Sebuah insiden tidak menyenangkan melibatkan seorang anggota DPRD Sumatera Utara (Sumut) yang diduga melakukan tindakan kekerasan terhadap seorang pramugari maskapai Wings Air. Peristiwa ini dengan cepat menjadi viral dan menuai kecaman luas di berbagai platform media sosial.

Informasi yang beredar menyebutkan bahwa insiden terjadi di dalam pesawat Wings Air sesaat sebelum penerbangan atau setelah mendarat. Anggota DPRD Sumut tersebut diduga melakukan tindakan mencekik pramugari yang sedang menjalankan tugasnya. Belum ada keterangan resmi yang lengkap mengenai motif pasti dari tindakan tersebut.

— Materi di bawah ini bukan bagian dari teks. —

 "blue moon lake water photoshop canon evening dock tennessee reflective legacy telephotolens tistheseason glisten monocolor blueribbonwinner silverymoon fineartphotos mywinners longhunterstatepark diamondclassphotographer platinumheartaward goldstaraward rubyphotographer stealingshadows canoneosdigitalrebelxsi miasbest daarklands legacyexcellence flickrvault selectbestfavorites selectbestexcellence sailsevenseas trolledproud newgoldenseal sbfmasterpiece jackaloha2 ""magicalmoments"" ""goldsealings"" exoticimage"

Akibat kejadian ini, video dan foto yang diduga merekam momen atau akibat dari insiden tersebut dengan cepat menyebar di media sosial, memicu berbagai komentar negatif dari warganet. Banyak yang mengecam tindakan anggota dewan tersebut dan menuntut adanya tindakan tegas dari pihak maskapai, DPRD Sumut, serta aparat penegak hukum.

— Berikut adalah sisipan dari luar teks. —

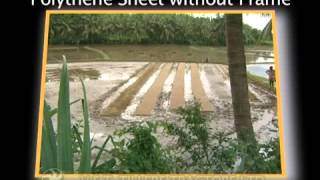 Rice Transplanter - 2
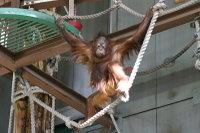 Orangutan21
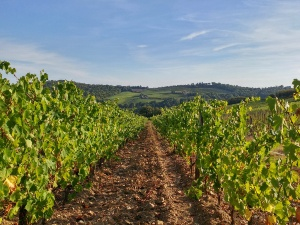 gaiole-wineyards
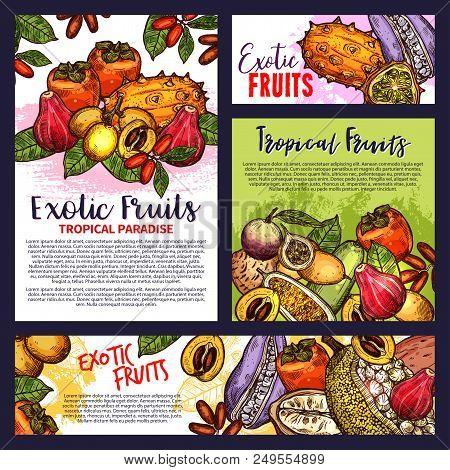 Exotic Fruits Poster Tropical Paradise Sketches Edible Delicatessen Fruits Vector. Brochures Design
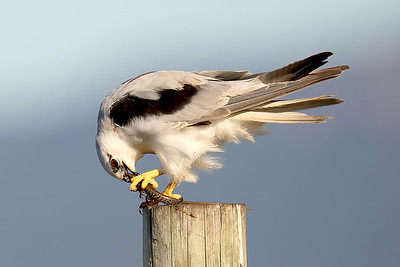 Black-Shouldered Kite (Elanus axillaris) with breakfast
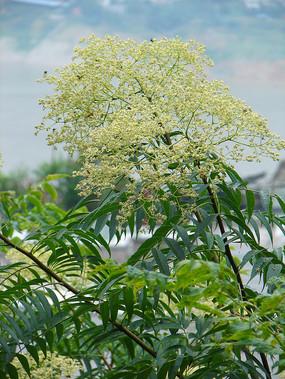 芸香药小花花椒树枝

Pihak maskapai Wings Air dikabarkan telah mengambil langkah internal terkait insiden ini, termasuk melakukan investigasi dan memberikan dukungan kepada pramugari yang menjadi korban. Sementara itu, Badan Kehormatan DPRD Sumut juga diharapkan segera bertindak untuk menyelidiki dugaan pelanggaran etika yang dilakukan oleh anggotanya.

Tindakan kekerasan dalam bentuk apapun, terlebih terhadap petugas yang sedang menjalankan tugas, tentu tidak dapat dibenarkan. Insiden ini menjadi sorotan publik dan menimbulkan pertanyaan tentang perilaku pejabat publik serta perlindungan terhadap awak kabin maskapai penerbangan.

Pihak berwajib diperkirakan akan segera melakukan penyelidikan lebih lanjut untuk mendapatkan fakta yang sebenarnya dan menentukan langkah hukum yang sesuai. Masyarakat menanti adanya transparansi dan keadilan dalam penanganan kasus ini.

Insiden ini kembali menyoroti pentingnya etika dan perilaku pejabat publik dalam interaksi dengan masyarakat, termasuk para pekerja di sektor pelayanan. Sebagai wakil rakyat, seharusnya anggota dewan menjadi contoh yang baik dan menjunjung tinggi nilai-nilai kesopanan serta menghormati profesi lain.

Konsekuensi hukum dan sanksi etik yang mungkin dihadapi oleh anggota DPRD tersebut diharapkan dapat memberikan efek jera dan menjadi pembelajaran bagi pejabat publik lainnya untuk selalu menjaga perilaku dan perkataan di ruang publik maupun privat.